It is probable that the yacht with the white hull is the 'Grayling'. The private signal burgee that it is flying is practically identical to the one depicted in a picture titled 'The Grayling leading a race' sold, Sotheby's London, 5th. June 1985, lot 116 (£48,400).
Designed with his usual rule-o'thumb methods by Philip Elsworth of Bayonne - known to contemporaries as "Cap'n Phip" so as to distinguish him from his four brothers, each of whom liked to dabble in yacht design - "Grayling" was a large and handsome two-masted wooden schooner destined to achieve notoriety as well as fame. Built by Poillon Bros. of Brooklyn for Latham A. Fish of New York, she measured 91 feet overall (81 feet at the waterline) and had a 23 foot beam. Constructed to the prevailing though contentious theories of the centre-board school, "Grayling" combined a very shallow draft with having all her ballast inside, an arrangement many thought would lead to disaster. As if to prove her critics right, she capsized and sank in a light squall during her trials in May 1883 and even though she was soon raised and repaired, it was an ignominious start to her career.
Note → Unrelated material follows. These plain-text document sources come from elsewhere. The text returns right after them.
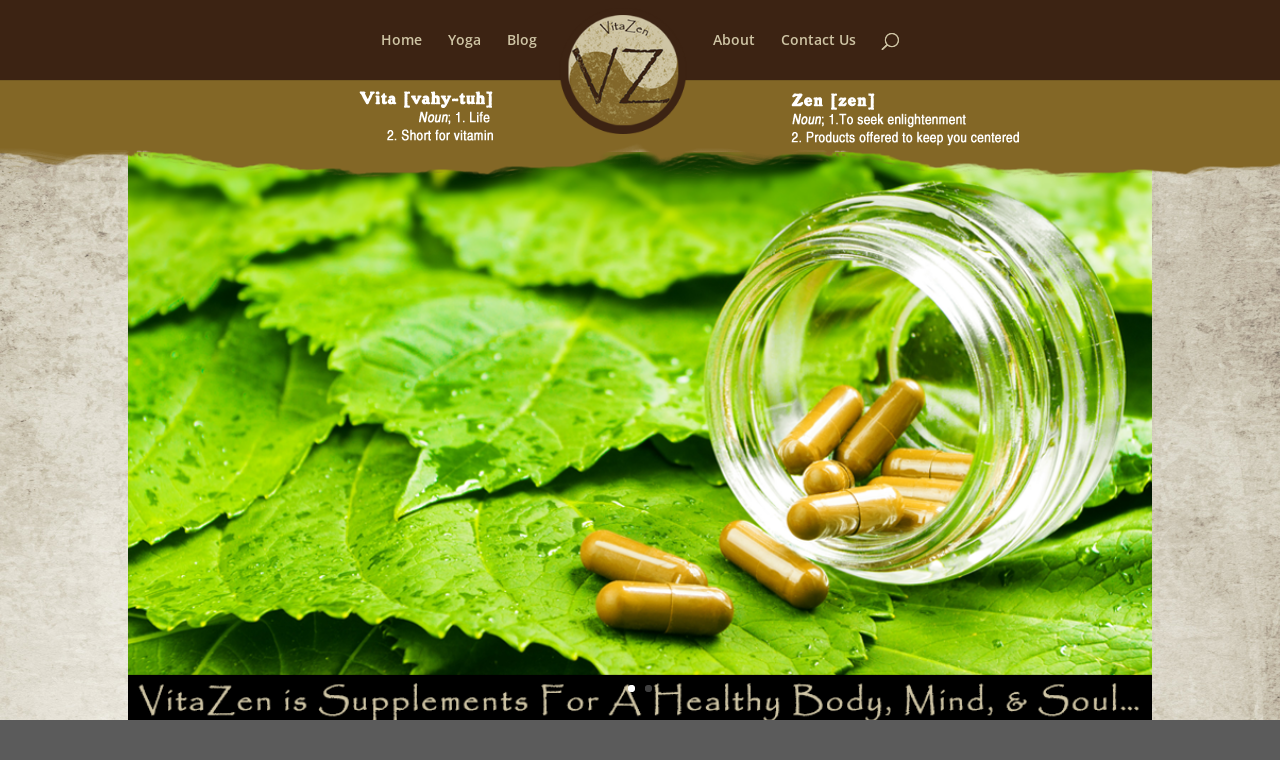

--- FILE ---
content_type: text/css
request_url: https://vitazen.net/wp-content/et-cache/global/et-divi-customizer-global.min.css?ver=1769094087
body_size: 2280
content:
#main-header,#main-header .nav li ul,.et-search-form,#main-header .et_mobile_menu{background-color:#3c2313}.et_header_style_centered .mobile_nav .select_page,.et_header_style_split .mobile_nav .select_page,.et_nav_text_color_light #top-menu>li>a,.et_nav_text_color_dark #top-menu>li>a,#top-menu a,.et_mobile_menu li a,.et_nav_text_color_light .et_mobile_menu li a,.et_nav_text_color_dark .et_mobile_menu li a,#et_search_icon:before,.et_search_form_container input,span.et_close_search_field:after,#et-top-navigation .et-cart-info{color:#cfc5a5}.et_search_form_container input::-moz-placeholder{color:#cfc5a5}.et_search_form_container input::-webkit-input-placeholder{color:#cfc5a5}.et_search_form_container input:-ms-input-placeholder{color:#cfc5a5}#main-footer{background-color:#000000}#footer-widgets .footer-widget a,#footer-widgets .footer-widget li a,#footer-widgets .footer-widget li a:hover{color:#3e86c1}#footer-bottom .et-social-icon a{font-size:23px}@media only screen and (min-width:981px){.et-fixed-header #top-menu a,.et-fixed-header #et_search_icon:before,.et-fixed-header #et_top_search .et-search-form input,.et-fixed-header .et_search_form_container input,.et-fixed-header .et_close_search_field:after,.et-fixed-header #et-top-navigation .et-cart-info{color:#cfc5a5!important}.et-fixed-header .et_search_form_container input::-moz-placeholder{color:#cfc5a5!important}.et-fixed-header .et_search_form_container input::-webkit-input-placeholder{color:#cfc5a5!important}.et-fixed-header .et_search_form_container input:-ms-input-placeholder{color:#cfc5a5!important}}@media only screen and (min-width:1350px){.et_pb_row{padding:27px 0}.et_pb_section{padding:54px 0}.single.et_pb_pagebuilder_layout.et_full_width_page .et_post_meta_wrapper{padding-top:81px}.et_pb_fullwidth_section{padding:0}}li.centered-inline-logo-wrap{width:150px!important}li.centered-inline-logo-wrap img{width:170px;height:auto!important;max-height:initial!important;margin-bottom:-60px!important}#woocommerce_widget_cart-3 a.button.wc-forward,#sidebar a.button.wc-forward{width:100%}.et_pb_section{position:relative;background-color:transparent!important}.et_pb_column_3{background-color:transparent!important}.et_pb_section.et_pb_section_0.et_pb_with_background.et_section_regular{z-index:100}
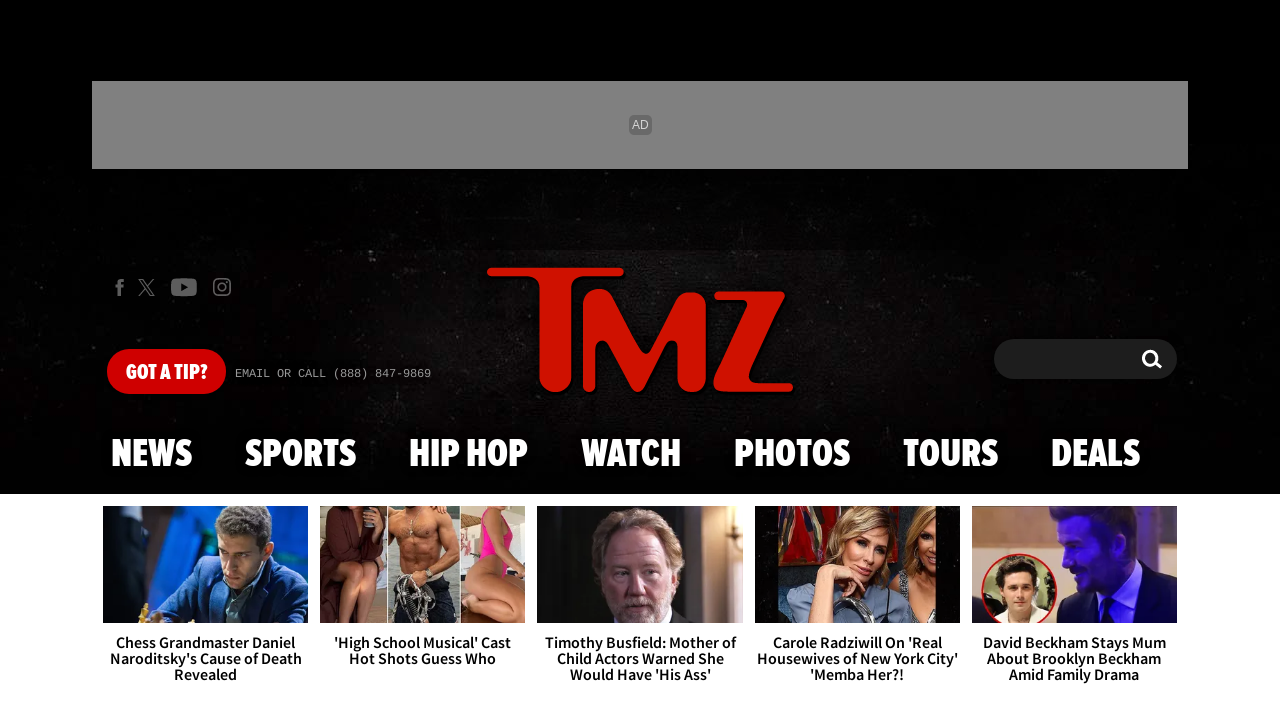

--- FILE ---
content_type: application/x-javascript;charset=utf-8
request_url: https://smetrics.tmz.com/id?d_visid_ver=4.4.0&d_fieldgroup=A&mcorgid=69AD1D725DDBE4560A495ECF%40AdobeOrg&mid=61103677175006182061011398235081029698&ts=1768933747874
body_size: -42
content:
{"mid":"61103677175006182061011398235081029698"}

--- FILE ---
content_type: application/javascript; charset=utf-8
request_url: https://fundingchoicesmessages.google.com/f/AGSKWxUV-5_jB4-waUQrfAUuSf2oA0qZWY3GnJqM4f6JxyV_IGR4VuUZ7d6QmWTcJ2YLuv4YBayAD8Qn4Pi0wNlCz0NR6VEmuLX7JsqZ-IFVV93Tg7JrS526PxL4at9PyyiVwognqkrCTEHGlOeGfF53cvQLRuh-X1x9sdTTb3t7PUjHPEZC2ODjS6ricyn6/_/googleadright./adv-placeholder./exo120x60./adtopleft./site_ads.
body_size: -1289
content:
window['6f736bc2-f913-421f-bb88-e38a3172ff8c'] = true;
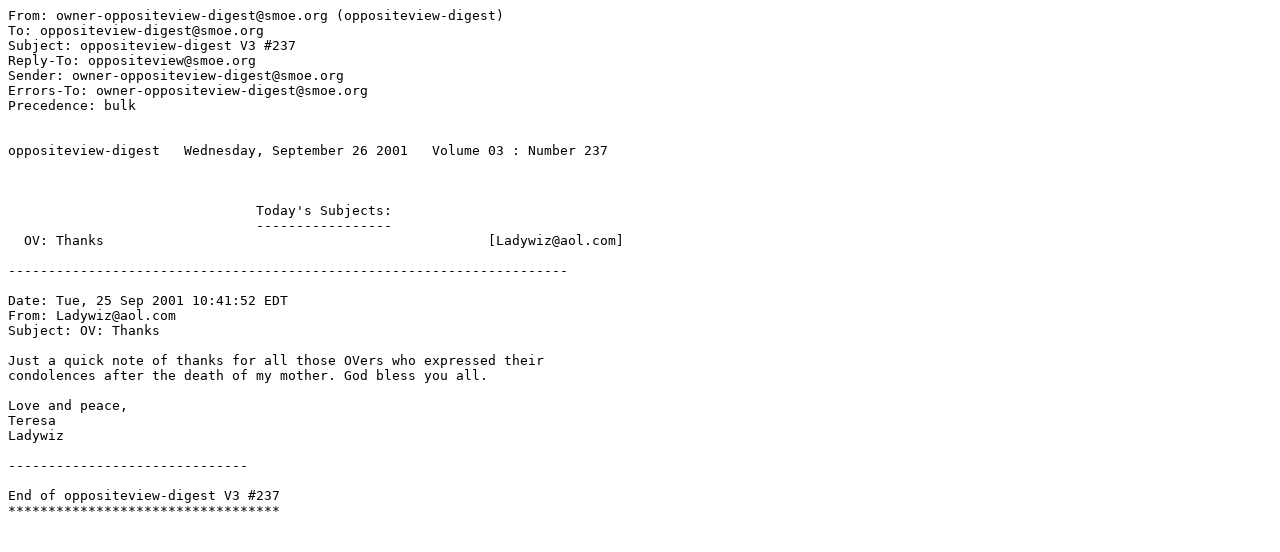

--- FILE ---
content_type: text/plain
request_url: http://www.smoe.org/lists/oppositeview/v03.n237
body_size: 946
content:
From: owner-oppositeview-digest@smoe.org (oppositeview-digest)
To: oppositeview-digest@smoe.org
Subject: oppositeview-digest V3 #237
Reply-To: oppositeview@smoe.org
Sender: owner-oppositeview-digest@smoe.org
Errors-To: owner-oppositeview-digest@smoe.org
Precedence: bulk


oppositeview-digest   Wednesday, September 26 2001   Volume 03 : Number 237



                               Today's Subjects:
                               -----------------
  OV: Thanks                                                [Ladywiz@aol.com]

----------------------------------------------------------------------

Date: Tue, 25 Sep 2001 10:41:52 EDT
From: Ladywiz@aol.com
Subject: OV: Thanks

Just a quick note of thanks for all those OVers who expressed their 
condolences after the death of my mother. God bless you all.

Love and peace,
Teresa
Ladywiz

------------------------------

End of oppositeview-digest V3 #237
**********************************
Once in the hands of Captain Norman Terry however, she soon acquired a justifiable reputation for speed in smooth water and a stiff breeze, and went on to become one of the most successful big schooners of the 1880s.
This painting is not recorded in Harold Sniffen's Checklist (or the Addenda Lists) of Jacobsen's work even though several other portraits of "Grayling" are noted. This picture comes from Jacobsen's finest period and seems to be unique in his oeuvre.